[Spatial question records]
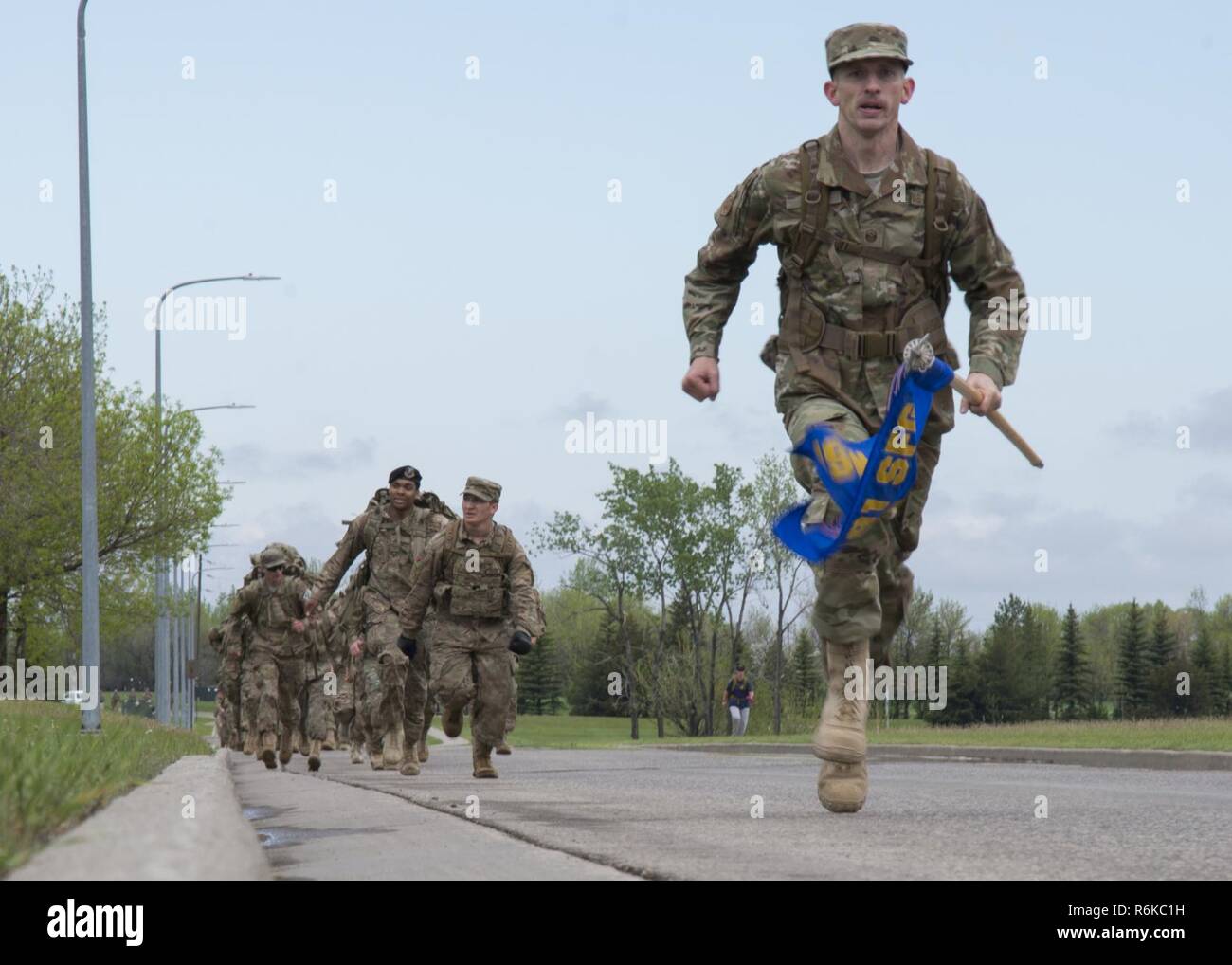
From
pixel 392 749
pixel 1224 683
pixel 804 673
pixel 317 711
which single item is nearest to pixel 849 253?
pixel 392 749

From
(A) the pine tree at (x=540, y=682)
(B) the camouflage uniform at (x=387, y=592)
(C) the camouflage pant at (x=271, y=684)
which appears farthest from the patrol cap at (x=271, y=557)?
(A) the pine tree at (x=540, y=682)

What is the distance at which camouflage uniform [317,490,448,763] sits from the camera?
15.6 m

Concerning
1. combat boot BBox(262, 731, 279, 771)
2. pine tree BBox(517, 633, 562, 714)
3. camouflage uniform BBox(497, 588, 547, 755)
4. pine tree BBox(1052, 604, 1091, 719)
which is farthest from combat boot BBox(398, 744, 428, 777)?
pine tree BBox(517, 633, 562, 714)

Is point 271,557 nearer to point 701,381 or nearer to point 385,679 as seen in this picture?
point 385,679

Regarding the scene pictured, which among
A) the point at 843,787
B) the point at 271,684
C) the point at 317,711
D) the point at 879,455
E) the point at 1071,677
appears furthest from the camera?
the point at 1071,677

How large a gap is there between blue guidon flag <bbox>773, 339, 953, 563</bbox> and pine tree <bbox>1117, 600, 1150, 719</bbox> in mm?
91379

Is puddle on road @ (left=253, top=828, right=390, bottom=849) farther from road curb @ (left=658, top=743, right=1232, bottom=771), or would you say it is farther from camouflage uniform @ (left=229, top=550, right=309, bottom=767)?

■ Problem: Every record above should be written out again without change, except that the pictures are left out.

■ Solution to this problem:
From
pixel 392 749
pixel 1224 683
pixel 804 673
pixel 317 711
which single item is nearest to pixel 849 253?
pixel 392 749

From
(A) the pine tree at (x=540, y=682)
(B) the camouflage uniform at (x=387, y=592)
(C) the camouflage pant at (x=271, y=684)
which appears farthest from the patrol cap at (x=271, y=557)?
(A) the pine tree at (x=540, y=682)

What is the distance at which camouflage uniform [317,490,448,763] sits from the camera?
15.6 m

Concerning
1. combat boot BBox(262, 731, 279, 771)
2. pine tree BBox(517, 633, 562, 714)
3. camouflage uniform BBox(497, 588, 547, 755)
4. pine tree BBox(1052, 604, 1091, 719)
which is farthest from combat boot BBox(398, 744, 428, 777)?
pine tree BBox(517, 633, 562, 714)

Is point 271,557 nearer to point 701,381 or nearer to point 385,679 as seen in this picture?
point 385,679

Regarding the scene pictured, which among
A) the point at 843,787
B) the point at 271,684
C) the point at 317,711
D) the point at 879,455
E) the point at 1071,677
appears furthest from the camera?
the point at 1071,677

How large a gap is there between blue guidon flag <bbox>773, 339, 953, 563</bbox> and pine tree <bbox>1117, 600, 1150, 719</bbox> in mm?
91379

Is puddle on road @ (left=253, top=828, right=390, bottom=849) farther from road curb @ (left=658, top=743, right=1232, bottom=771), or would you say it is farther from camouflage uniform @ (left=229, top=550, right=309, bottom=767)?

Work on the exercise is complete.